- Work required: Arrange each line of the listing below as a JSON list of strings, with one string per line. Skip blank lines and leave the pictures out.

- Records:
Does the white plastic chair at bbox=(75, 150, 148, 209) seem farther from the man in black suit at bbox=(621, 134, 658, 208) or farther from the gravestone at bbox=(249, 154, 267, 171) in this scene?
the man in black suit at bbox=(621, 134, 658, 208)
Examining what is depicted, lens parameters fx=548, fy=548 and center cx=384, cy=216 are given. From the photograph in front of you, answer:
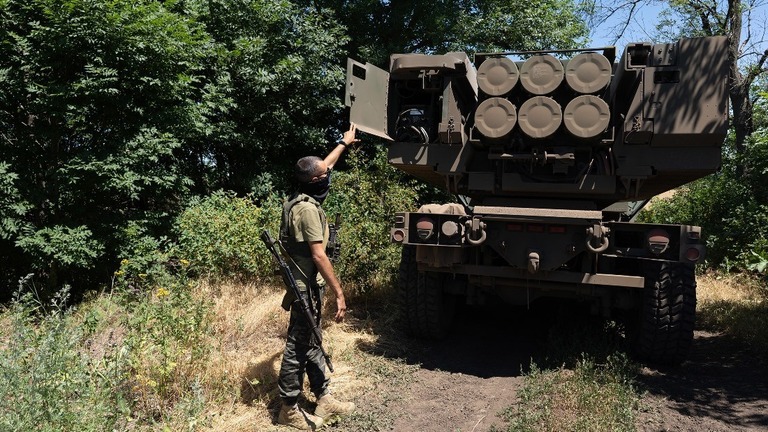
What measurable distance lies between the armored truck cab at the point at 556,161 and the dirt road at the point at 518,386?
37cm

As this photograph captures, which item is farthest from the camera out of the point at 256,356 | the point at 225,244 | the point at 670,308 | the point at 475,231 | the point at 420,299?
the point at 225,244

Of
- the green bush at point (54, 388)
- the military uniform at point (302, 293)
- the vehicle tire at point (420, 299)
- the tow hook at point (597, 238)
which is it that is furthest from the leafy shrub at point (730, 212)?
the green bush at point (54, 388)

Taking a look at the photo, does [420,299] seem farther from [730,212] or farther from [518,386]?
[730,212]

- Full output:
[
  "Does the white plastic chair at bbox=(75, 150, 148, 209) seem farther from the man in black suit at bbox=(621, 134, 658, 208) or farther from the gravestone at bbox=(249, 154, 267, 171) in this scene?",
  "the man in black suit at bbox=(621, 134, 658, 208)",
  "Examining what is depicted, lens parameters fx=548, fy=548 and center cx=384, cy=216 are given. From the photograph in front of you, answer:",
  "What measurable distance lies between the armored truck cab at the point at 556,161 and the dirt road at the point at 518,386?",
  "37cm",
  "As this photograph captures, which item is farthest from the camera out of the point at 256,356 | the point at 225,244 | the point at 670,308 | the point at 475,231 | the point at 420,299?",
  "the point at 225,244",
  "Of",
  "- the green bush at point (54, 388)",
  "- the military uniform at point (302, 293)",
  "- the vehicle tire at point (420, 299)",
  "- the tow hook at point (597, 238)",
  "which is it that is furthest from the leafy shrub at point (730, 212)?",
  "the green bush at point (54, 388)",
  "Taking a look at the photo, does [420,299] seem farther from [730,212] or farther from [518,386]?",
  "[730,212]"
]